En juin 2019 à Notsè, une maison de la femme a été inaugurée au grand bonheur des principales bénéficiaires. Elle est estimée à près de 143 millions de francs CFA et renferme trois (03) blocs qui comprennent une (01) salle d’alphabétisation, un (01) réfectoire, trois (03) bureaux, une (01) salle polyvalente, une salle (01) d’entrepreneuriat, une (01) salle d’exposition, une (01) salle d’écoute et de conseil, une (01) salle d’attente et une (01) salle de production. Tous ces bâtiments sont équipés de consommables et de mobiliers de bureau. La maison est également dotée d’une paillote.
Dans le même mois, une autre maison des femmes a été ouverte à Sotouboua (dans la région centrale). Son coût est estimé à 100 millions de francs CFA, financés par l’Etat grâce au Programme d’urgence de développement communautaire (PUDC). Selon les autorités, elle contribuera à former les femmes à l’entrepreneuriat, ce qui leur permettra de s’émanciper et de s’épanouir.
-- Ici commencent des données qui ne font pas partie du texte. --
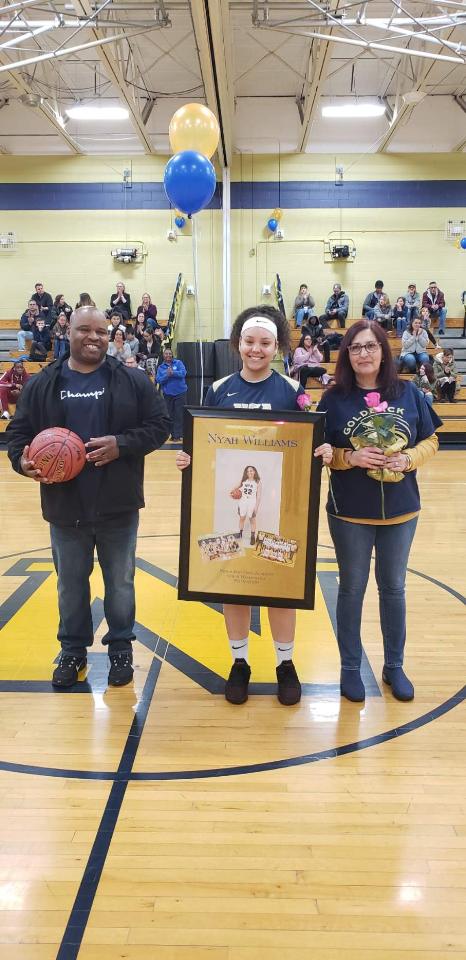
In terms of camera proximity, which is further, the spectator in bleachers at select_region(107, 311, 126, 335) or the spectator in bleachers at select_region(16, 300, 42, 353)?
the spectator in bleachers at select_region(16, 300, 42, 353)

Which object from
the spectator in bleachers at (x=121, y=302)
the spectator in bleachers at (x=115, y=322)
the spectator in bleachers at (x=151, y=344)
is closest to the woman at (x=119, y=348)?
the spectator in bleachers at (x=151, y=344)

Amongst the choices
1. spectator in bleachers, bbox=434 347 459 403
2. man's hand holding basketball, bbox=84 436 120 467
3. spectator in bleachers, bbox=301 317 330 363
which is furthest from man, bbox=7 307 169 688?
spectator in bleachers, bbox=301 317 330 363

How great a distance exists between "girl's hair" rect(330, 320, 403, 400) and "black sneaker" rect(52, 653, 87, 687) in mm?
1746

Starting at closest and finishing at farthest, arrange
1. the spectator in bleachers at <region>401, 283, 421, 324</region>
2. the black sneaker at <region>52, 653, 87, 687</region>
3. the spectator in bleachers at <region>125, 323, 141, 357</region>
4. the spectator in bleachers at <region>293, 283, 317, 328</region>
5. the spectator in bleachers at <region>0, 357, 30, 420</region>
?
1. the black sneaker at <region>52, 653, 87, 687</region>
2. the spectator in bleachers at <region>0, 357, 30, 420</region>
3. the spectator in bleachers at <region>125, 323, 141, 357</region>
4. the spectator in bleachers at <region>401, 283, 421, 324</region>
5. the spectator in bleachers at <region>293, 283, 317, 328</region>

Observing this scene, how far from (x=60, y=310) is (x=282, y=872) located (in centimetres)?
1403

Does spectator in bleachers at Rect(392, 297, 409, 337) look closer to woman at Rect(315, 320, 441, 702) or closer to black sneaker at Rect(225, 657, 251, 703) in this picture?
woman at Rect(315, 320, 441, 702)

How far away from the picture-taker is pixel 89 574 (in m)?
3.06

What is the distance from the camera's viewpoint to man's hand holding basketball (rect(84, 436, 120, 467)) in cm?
278

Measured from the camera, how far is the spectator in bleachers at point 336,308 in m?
15.1

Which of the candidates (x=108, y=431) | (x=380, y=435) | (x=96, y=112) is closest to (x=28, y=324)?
(x=96, y=112)

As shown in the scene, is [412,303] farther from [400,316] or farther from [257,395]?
[257,395]

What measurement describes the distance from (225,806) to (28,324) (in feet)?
45.7

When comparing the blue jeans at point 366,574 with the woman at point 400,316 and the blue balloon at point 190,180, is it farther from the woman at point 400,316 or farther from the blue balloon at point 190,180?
the woman at point 400,316

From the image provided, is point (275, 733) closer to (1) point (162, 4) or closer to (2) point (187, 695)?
(2) point (187, 695)
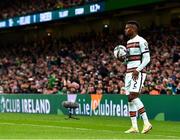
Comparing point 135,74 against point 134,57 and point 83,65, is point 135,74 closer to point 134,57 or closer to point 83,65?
point 134,57

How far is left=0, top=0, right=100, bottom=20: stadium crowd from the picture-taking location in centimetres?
3562

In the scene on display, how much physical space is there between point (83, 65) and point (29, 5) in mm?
9787

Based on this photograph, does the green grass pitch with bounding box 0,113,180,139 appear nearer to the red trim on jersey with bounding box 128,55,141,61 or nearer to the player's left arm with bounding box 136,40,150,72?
the player's left arm with bounding box 136,40,150,72

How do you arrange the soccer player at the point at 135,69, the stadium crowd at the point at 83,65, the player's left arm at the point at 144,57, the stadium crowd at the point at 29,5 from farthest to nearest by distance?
1. the stadium crowd at the point at 29,5
2. the stadium crowd at the point at 83,65
3. the soccer player at the point at 135,69
4. the player's left arm at the point at 144,57

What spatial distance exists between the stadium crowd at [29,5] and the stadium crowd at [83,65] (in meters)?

Au même moment à Kara, les travaux de construction de la maison des femmes ont été financés à hauteur de 100 millions de francs CFA par l’Etat. Il s’agit de (03) blocs comprenant une (01) salle d’alphabétisation, un (01) réfectoire, trois (03) bureaux, une (01) salle polyvalente, une (01) salle d’entreprenariat, une (01) salle d’exposition, deux (02) salles d’écoute et de conseil, une (01) salle d’attente, une paillote, des équipements composés de chaises, tables, bureaux, fauteuils, armoires etc.
Ces différentes actions sont destinées à renforcer la protection des droits des femmes, leur autonomisation et accroître leur chance de participation au développement national. Elles visent à faciliter l’intégration sociale des populations pauvres vivant dans les zones peu ou mal desservies par les interventions socioéconomiques de l’Etat. Par-dessus tout, il s’agit d’un cadre propice de travail et d’échanges pour les femmes de ces localités. Ces maisons représentent un « deuxième foyer » pour les femmes et permettent d’augmenter leurs revenus. Ce qui sans l’ombre d’un doute, valorise la femme, contribue à réduire les inégalités et à contribuer à l’atteinte des Objectifs de développement durable (ODD).